Wie müsste denn aus Ihrer Sicht das Energierecht verändert werden, damit Innovationen aus Forschung und Entwicklung in die Praxis kommen?

Energierecht ist nicht vom Himmel gefallen, sondern aus ganz verschiedenen Kontexten entstanden und in verschiedenen Ministerien entwickelt worden. Wir haben das Energiewirtschaftsrecht, das Erneuerbare-Energien-Gesetz, Kraft-Wärme-Kopplungsgesetz, Energieeinsparverordnung usw. Und in einer immer stärker vernetzen Energiewirtschaft müssen diese ursprünglich separierten Bereiche zusammengeführt werden. Damit wir ein Energierecht aus einem Guss haben. Genau das haben wir im Moment aber nicht. Das schafft Komplexität, die nicht nötig ist, und verhindert damit letztlich Innovationen aus der Forschung in den Markt zu überführen.

Sie sagen: Reallabore haben nichts mit Erproben oder Entwickeln zu tun. Was fehlt, um dort hinzukommen?

Die Reallabore sind ein sehr gutes Konzept: Dort werden verschiedenste Akteure aus Wissenschaft, Unternehmen und der Zivilgesellschaft zusammengezogen und setzen gemeinsam große Forschungsprojekte um. In der Umsetzung stoßen sie aber an Hemmnisse: Und zwar immer dann, wenn sie Dinge ausprobieren wollen, die heute im Rechtsrahmen noch nicht abgebildet sind. Zum Beispiel will ein Speicherbetreiber ein neues Messkonzept ausprobieren, das viel günstiger und präziser ist als das, was wir heute nutzen. Das kann er nicht, weil das Energie- und Eichrecht ihm genau vorschreibt, welches Messkonzept er anzuwenden hat. Da gibt es sozusagen unsichtbare Mauern, gegen die Akteure laufen.
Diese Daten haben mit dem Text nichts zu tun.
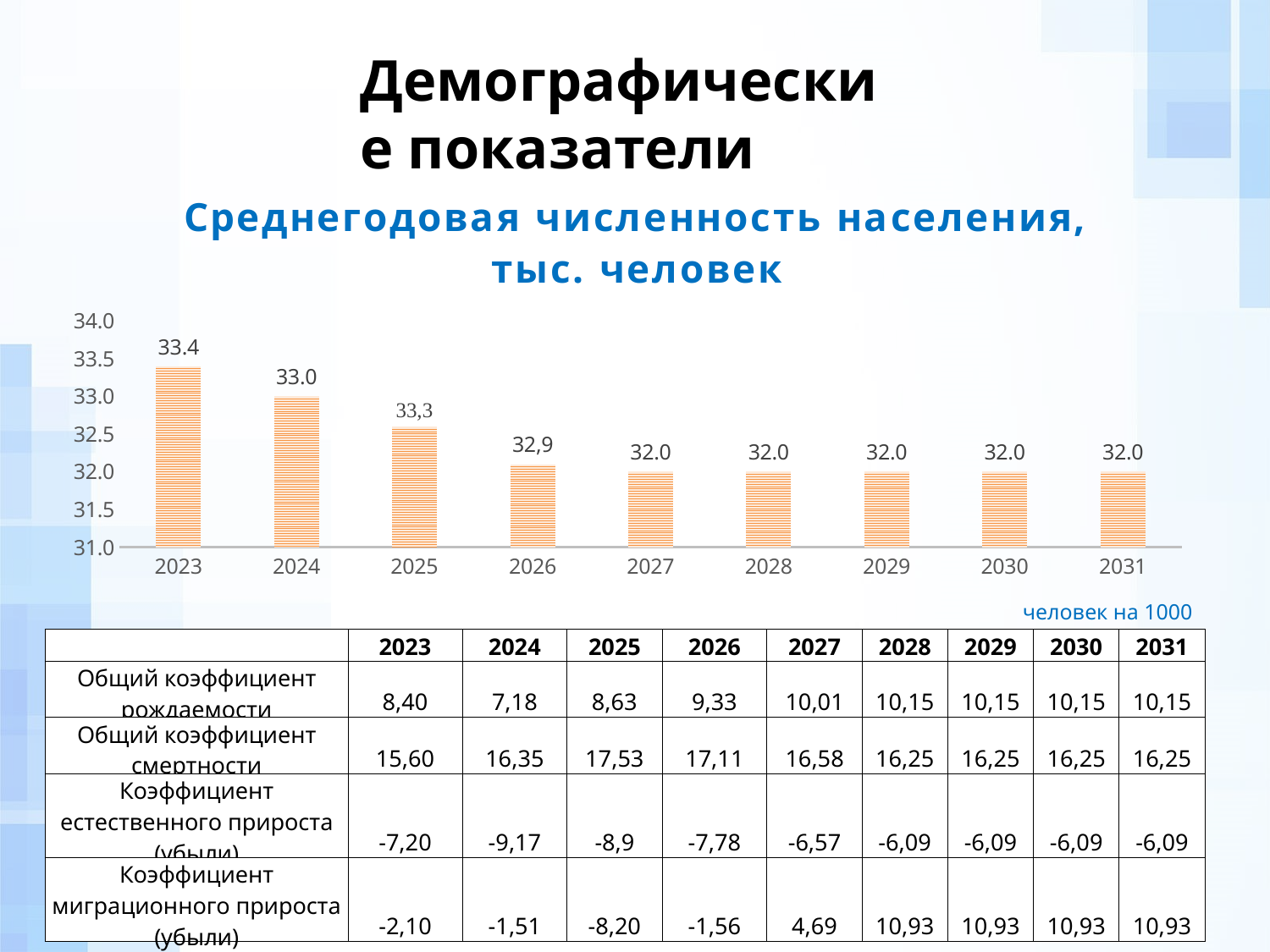
What is the average annual population value shown for 2023? 33.4 What kind of chart is shown on the slide? bar chart Do the values generally rise or fall from 2023 to 2031? fall How many years are plotted on the chart? 9 Is the value for 2027 greater or less than 32.5? less What is the difference between the values for 2023 and 2024? 0.4 What is the title of the chart? Среднегодовая численность населения, тыс. человек What is the average annual population value shown for 2031? 32.0 Which year has the highest average annual population on the chart? 2023 Which year has the larger value, 2023 or 2028? 2023 What is the average annual population value shown for 2024? 33.0 What is the difference between the values for 2023 and 2027? 1.4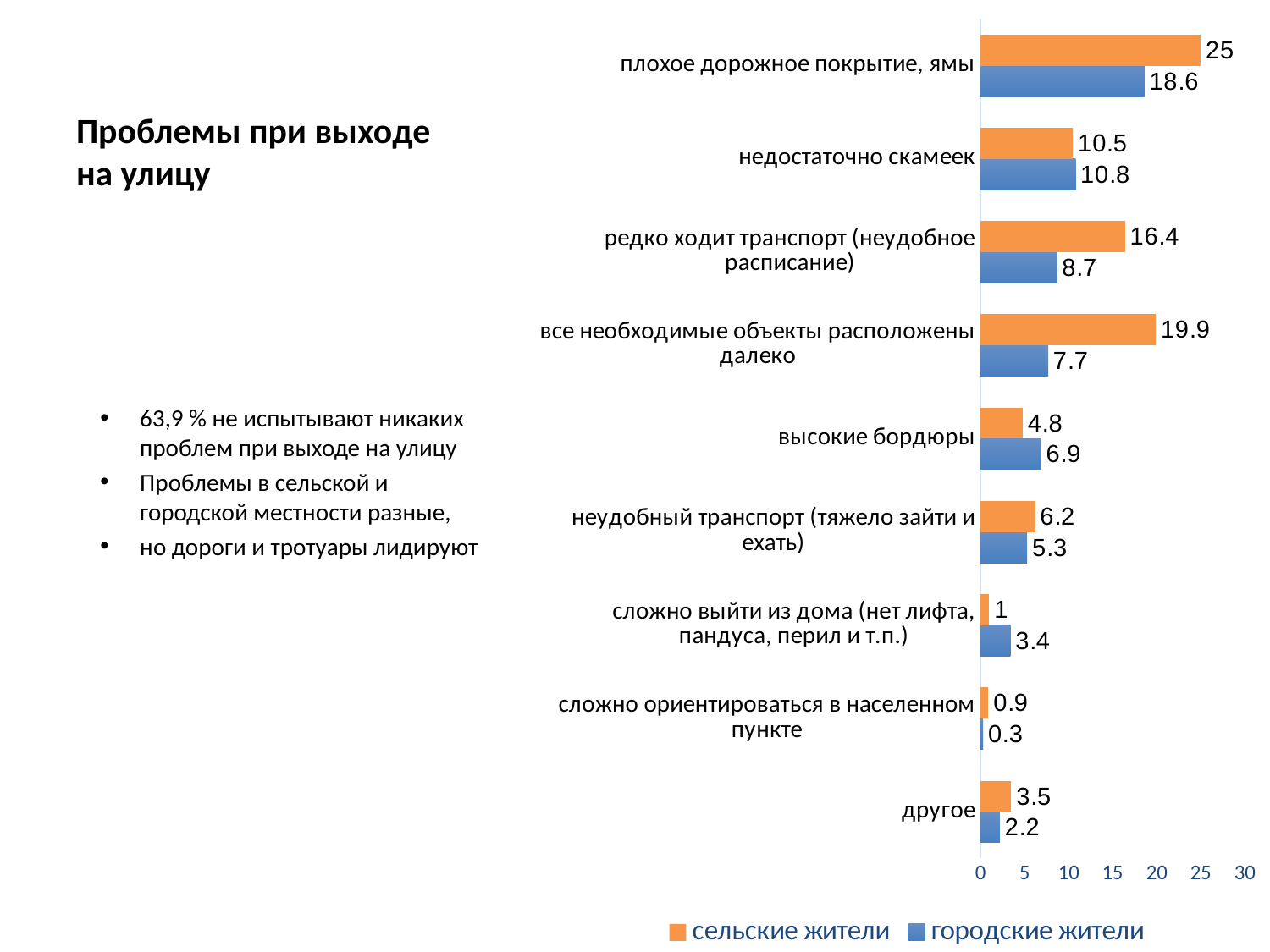
Which category has the highest value for городские жители? плохое дорожное покрытие, ямы What is the value for городские жители for 'сложно выйти из дома (нет лифта, пандуса, перил и т.п.)'? 3.4 Is the value for сельские жители for 'все необходимые объекты расположены далеко' greater or less than 15? greater Which series is shown in orange in the legend? сельские жители What type of chart is shown on the slide? bar chart Which category has the lowest value for сельские жители? сложно ориентироваться в населенном пункте What is the value for сельские жители for 'плохое дорожное покрытие, ямы'? 25 What is the difference between the сельские жители and городские жители values for 'редко ходит транспорт (неудобное расписание)'? 7.7 How many series does the legend list? 2 How many categories are shown in the chart? 9 What is the value for городские жители for 'все необходимые объекты расположены далеко'? 7.7 For 'высокие бордюры', which series has the larger value: сельские жители or городские жители? городские жители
Sie bekommen eine Förderung für neue Technologien, aber die Anwendung dieser Technologien kann nicht in der Tiefe erfolgen, wie es technisch schon möglich wäre, weil der Regulierungsrahmen das noch nicht zulässt.

 Die Reallabore sind also ein erster Schritt, aber sie gehen noch nicht weit genug?

Genau. Die Reallabore sind insoweit wichtig, dass überhaupt jemand auf die Idee kommt, sich eine Anlage hinzustellen, für die es noch kein Geschäftsmodell gibt. Das würde kein Unternehmen normalerweise machen. Aber dann diese Anlage auch so zu nutzen, wie das in der Zukunft vielleicht mal der Fall ist, das kann heute noch nicht funktionieren, solange sich dieser Anlagenbetreiber genau in dem Rechtsrahmen bewegt, wie sich jeder andere heute auch bewegt. Wir brauchen die Förderung, die ist gut und wichtig. Daneben brauchen wir aber auch regulatorische Experimentierklauseln. Das heißt mehr Freiraum für die Akteure, nur für die Zeit, in der die Förderung läuft. Das würde völlig ausreichen, damit sie andere Dinge tun können, als sie heute tun.

Rückt die Energiewende für uns in die Ferne, weil unser Energierecht keine Experimentierklauseln hat?

Recht setzt zwar Grenzen, aber Recht lässt der Politik ganz viele Möglichkeiten. Die Politik muss das Verfassungsrecht einhalten und europarechtliche Vorgaben, aber innerhalb dieses Rahmens kann Politik gestalten. Viele Schwierigkeiten, die wir im Moment mit der Energiewende erleben, liegen nicht daran, dass das Recht den Gesetzgeber hindert, anders zu handeln. Es fehlt an einem entsprechenden politischen Willen, bestimmte Dinge zu tun: Es liegt nicht am Recht, sondern am Wollen.

Das Interview führte Annika Zeitler, Wissenschaftsjournalistin beim Projektträger Jülich.